Les mauvaises raisons de voter ou de rejeter la résolution
J'ai pu entendre certains discours assez lamentable chez certains parlementaires - heureusement isolés -, soit en faveur, soit contre la propositions de résolution. La bêtise peut effectivement habiter les deux camps.
Ainsi, certains expliquent qu'il faudrait voter cette résolution parce qu'elle est attendue "par une partie de notre électorat". Le sous entendu est à peine voilé comme quoi nous tiendrions là l'un des derniers messages possibles en direction des Français d'origine maghrébine et/ou de confession musulmane.
Ce discours est odieux, car il ancre notre conception de la politique dans des méthodes clientèlistes et communautaristes. Il fait le pari qu'un nombre important de nos compatriotes détermineraient, dans les quartiers populaires, essentiellement leurs choix politiques en fonction du conflit israélo-palestinien. Ce serait enfin utiliser cette cause comme une diversion des attentes réelles - essentiellement économiques et sociales - des classes populaires.

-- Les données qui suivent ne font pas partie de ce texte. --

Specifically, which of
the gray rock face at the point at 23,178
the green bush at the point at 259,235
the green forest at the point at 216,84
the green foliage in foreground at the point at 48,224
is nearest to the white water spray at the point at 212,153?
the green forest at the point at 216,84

Il est vrai qu'à force d'entretenir par de tels discours ou sous entendus, d'avoir ce mépris déguisé sur les attentes d'une "partie de notre électorat", certains finissent par correspondre à la description que ces mauvais élus font d'eux. Mais ils sont minoritaires et que l'on ne se trompe pas, le vote de la résolution ne nous évitera pas le ressentiment d'un électorat socialiste populaire (celui du premier tour de la présidentielle) qui se sent floué par la tournure prise par les choix économiques du gouvernement. Sans amélioration réelle des conditions de vie de nos concitoyens, il n'y aura aucune bouée de sauvetage communautariste.
Certains ont expliqué a contrario qu'ils refuseraient de voter cette résolution ou toute autre, tant que le Hamas continuerait de menacer l'existence de l'Etat d'Israël. D'autres encore, dans un raccourci détestable, en faisant référence aux manifestations contre les bombardements de Gaza, faisaient de l'ensemble des manifestants des individus ayant un penchant coupable pour l'antisémitisme, et que voter la résolution équivaudrait à céder en France devant les Islamistes et les groupuscules communautaristes et/ou fascistes antisionistes (!?).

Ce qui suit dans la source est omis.